### Do this
Echo the lines below word for word, starting at the one that contains "How far from here" and ending at the very last line, with both of those included.

### Input rows
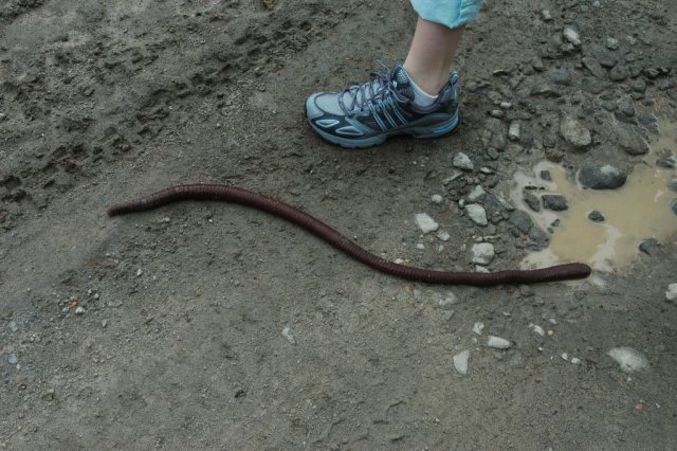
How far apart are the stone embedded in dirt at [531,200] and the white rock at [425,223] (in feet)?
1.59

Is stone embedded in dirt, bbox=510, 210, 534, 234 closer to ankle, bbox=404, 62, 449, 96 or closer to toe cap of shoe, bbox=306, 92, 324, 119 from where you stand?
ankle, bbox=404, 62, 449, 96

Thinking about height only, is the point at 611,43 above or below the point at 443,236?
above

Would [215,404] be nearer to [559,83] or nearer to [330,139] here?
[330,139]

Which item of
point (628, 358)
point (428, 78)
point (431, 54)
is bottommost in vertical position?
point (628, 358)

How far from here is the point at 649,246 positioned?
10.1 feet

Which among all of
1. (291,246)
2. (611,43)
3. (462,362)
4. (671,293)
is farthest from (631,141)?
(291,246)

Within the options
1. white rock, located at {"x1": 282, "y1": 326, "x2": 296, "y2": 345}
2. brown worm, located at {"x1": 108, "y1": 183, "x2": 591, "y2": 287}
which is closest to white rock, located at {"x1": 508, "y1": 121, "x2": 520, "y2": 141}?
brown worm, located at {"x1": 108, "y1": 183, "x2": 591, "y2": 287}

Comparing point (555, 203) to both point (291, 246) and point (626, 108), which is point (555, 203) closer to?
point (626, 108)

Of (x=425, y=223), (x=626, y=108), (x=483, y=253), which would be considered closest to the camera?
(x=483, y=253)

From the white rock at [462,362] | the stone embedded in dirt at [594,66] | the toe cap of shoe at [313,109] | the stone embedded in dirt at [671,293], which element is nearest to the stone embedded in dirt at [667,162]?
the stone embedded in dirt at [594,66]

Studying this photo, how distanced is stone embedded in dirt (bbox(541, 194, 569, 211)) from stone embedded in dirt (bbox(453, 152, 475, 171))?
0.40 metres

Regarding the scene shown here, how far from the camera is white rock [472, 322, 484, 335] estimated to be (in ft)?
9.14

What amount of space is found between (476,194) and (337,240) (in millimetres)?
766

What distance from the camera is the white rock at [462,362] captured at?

### Written answer
How far from here is the point at 649,246 positioned?
10.1 feet

Which among all of
1. (291,246)
2. (611,43)
3. (462,362)
4. (671,293)
is farthest from (631,141)?
(291,246)

Within the options
1. white rock, located at {"x1": 282, "y1": 326, "x2": 296, "y2": 345}
2. brown worm, located at {"x1": 108, "y1": 183, "x2": 591, "y2": 287}
which is closest to white rock, located at {"x1": 508, "y1": 121, "x2": 520, "y2": 141}?
brown worm, located at {"x1": 108, "y1": 183, "x2": 591, "y2": 287}

Comparing point (555, 203) to both point (291, 246) and point (626, 108), which is point (555, 203) closer to?
point (626, 108)

Of (x=425, y=223), (x=626, y=108), (x=483, y=253), which would be considered closest to the camera?
(x=483, y=253)

From the white rock at [462,362] | the stone embedded in dirt at [594,66] | the toe cap of shoe at [313,109] | the stone embedded in dirt at [671,293], which element is nearest to the stone embedded in dirt at [667,162]?
the stone embedded in dirt at [594,66]

Studying this photo, how distanced is stone embedded in dirt (bbox(541, 194, 569, 211)) from stone embedded in dirt (bbox(453, 152, 475, 171))?
0.40 metres

Regarding the scene shown here, how far from the camera is white rock [472, 322, 484, 335] estimated to be (in ft)?
9.14

What amount of space is found between (476,194) and (337,240) (in millimetres)?
766

What distance from the camera is the white rock at [462,362] captured at?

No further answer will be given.